Adds two columns "status" and "remain" in pg_replication_slot. Setting
max_slot_wal_keep_size, replication connections may lose sync by a
long delay. The "status" column shows whether the slot is
reconnectable or not, or about to lose reserving WAL segments.

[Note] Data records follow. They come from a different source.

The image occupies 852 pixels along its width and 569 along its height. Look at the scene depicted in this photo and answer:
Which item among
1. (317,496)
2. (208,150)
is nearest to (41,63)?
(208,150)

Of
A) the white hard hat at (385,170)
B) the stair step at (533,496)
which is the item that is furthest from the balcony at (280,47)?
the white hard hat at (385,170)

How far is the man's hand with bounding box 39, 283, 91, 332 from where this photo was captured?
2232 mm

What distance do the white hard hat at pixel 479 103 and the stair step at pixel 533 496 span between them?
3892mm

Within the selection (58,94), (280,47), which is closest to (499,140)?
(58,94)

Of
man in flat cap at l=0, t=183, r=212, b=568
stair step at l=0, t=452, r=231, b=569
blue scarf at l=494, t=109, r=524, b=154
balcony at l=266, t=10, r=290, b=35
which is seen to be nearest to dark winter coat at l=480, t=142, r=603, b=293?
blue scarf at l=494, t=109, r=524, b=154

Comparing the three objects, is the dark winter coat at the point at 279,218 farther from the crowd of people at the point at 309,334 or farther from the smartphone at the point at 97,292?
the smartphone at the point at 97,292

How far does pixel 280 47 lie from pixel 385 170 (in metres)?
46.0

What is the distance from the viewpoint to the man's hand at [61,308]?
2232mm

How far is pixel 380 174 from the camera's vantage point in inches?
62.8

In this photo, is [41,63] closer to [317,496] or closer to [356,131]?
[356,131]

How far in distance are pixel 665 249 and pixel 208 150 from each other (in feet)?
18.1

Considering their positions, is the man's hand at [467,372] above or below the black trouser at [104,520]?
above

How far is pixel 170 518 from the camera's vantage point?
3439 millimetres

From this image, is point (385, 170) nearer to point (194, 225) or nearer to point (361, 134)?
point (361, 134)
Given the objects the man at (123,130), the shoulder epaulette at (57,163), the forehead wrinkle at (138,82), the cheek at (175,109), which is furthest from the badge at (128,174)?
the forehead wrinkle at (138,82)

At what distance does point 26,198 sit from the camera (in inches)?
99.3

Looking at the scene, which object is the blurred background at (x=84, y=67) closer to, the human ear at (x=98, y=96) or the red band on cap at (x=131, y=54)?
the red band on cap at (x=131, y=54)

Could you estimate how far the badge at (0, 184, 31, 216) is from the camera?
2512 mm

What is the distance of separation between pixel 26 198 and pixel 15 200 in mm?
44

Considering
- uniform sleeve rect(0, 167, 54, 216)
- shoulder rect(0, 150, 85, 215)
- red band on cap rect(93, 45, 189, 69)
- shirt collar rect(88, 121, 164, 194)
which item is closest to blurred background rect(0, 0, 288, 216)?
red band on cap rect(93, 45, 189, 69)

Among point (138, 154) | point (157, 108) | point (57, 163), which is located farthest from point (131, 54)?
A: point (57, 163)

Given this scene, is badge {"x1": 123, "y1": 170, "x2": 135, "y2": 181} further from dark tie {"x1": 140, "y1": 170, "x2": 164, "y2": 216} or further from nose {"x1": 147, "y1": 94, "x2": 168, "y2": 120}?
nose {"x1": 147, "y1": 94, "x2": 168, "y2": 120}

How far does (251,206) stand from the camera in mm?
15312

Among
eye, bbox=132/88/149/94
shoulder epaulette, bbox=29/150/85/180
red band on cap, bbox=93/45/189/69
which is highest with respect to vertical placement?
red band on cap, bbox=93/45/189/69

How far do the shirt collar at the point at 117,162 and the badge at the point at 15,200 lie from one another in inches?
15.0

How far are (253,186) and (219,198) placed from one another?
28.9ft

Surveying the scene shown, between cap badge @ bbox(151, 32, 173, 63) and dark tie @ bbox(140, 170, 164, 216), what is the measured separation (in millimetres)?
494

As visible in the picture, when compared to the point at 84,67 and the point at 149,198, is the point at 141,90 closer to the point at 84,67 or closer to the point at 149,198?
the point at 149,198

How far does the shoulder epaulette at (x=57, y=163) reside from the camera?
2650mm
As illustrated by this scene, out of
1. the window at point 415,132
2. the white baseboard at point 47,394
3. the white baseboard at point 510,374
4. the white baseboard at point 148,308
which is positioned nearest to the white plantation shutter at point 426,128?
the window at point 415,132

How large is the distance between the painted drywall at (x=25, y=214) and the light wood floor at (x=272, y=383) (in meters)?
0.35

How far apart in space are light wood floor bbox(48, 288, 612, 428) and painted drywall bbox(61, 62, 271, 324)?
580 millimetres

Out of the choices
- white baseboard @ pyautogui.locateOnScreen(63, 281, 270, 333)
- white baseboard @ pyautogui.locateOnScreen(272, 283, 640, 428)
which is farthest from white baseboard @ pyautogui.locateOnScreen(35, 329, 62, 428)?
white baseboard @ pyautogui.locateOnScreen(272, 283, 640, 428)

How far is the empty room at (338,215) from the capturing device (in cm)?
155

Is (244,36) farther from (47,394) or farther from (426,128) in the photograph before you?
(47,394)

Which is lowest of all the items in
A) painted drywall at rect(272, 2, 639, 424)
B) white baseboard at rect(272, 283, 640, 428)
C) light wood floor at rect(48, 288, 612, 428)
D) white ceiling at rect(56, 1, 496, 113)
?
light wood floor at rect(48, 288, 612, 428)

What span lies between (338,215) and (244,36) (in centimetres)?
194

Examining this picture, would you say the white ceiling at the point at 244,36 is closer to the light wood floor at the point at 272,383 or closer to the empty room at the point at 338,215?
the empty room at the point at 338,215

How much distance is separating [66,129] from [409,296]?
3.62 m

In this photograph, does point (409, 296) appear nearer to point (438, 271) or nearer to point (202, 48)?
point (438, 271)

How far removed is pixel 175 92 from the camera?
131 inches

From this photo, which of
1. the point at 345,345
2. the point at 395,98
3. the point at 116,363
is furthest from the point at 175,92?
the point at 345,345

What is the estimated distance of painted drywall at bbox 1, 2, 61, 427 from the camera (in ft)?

The
"remain" column shows the remaining bytes of WAL that can be advance
until the slot loses required WAL records.
---
 contrib/test_decoding/expected/ddl.out |   4 +-
 contrib/test_decoding/sql/ddl.sql      |   2 +
 src/backend/access/transam/xlog.c      | 152 +++++++++++++++++++++++--
 src/backend/catalog/system_views.sql   |   4 +-
 src/backend/replication/slotfuncs.c    |  16 ++-
 src/include/access/xlog.h              |   1 +
 src/include/catalog/pg_proc.dat        |   6 +-
 src/test/regress/expected/rules.out    |   6 +-
 8 files changed, 174 insertions(+), 17 deletions(-)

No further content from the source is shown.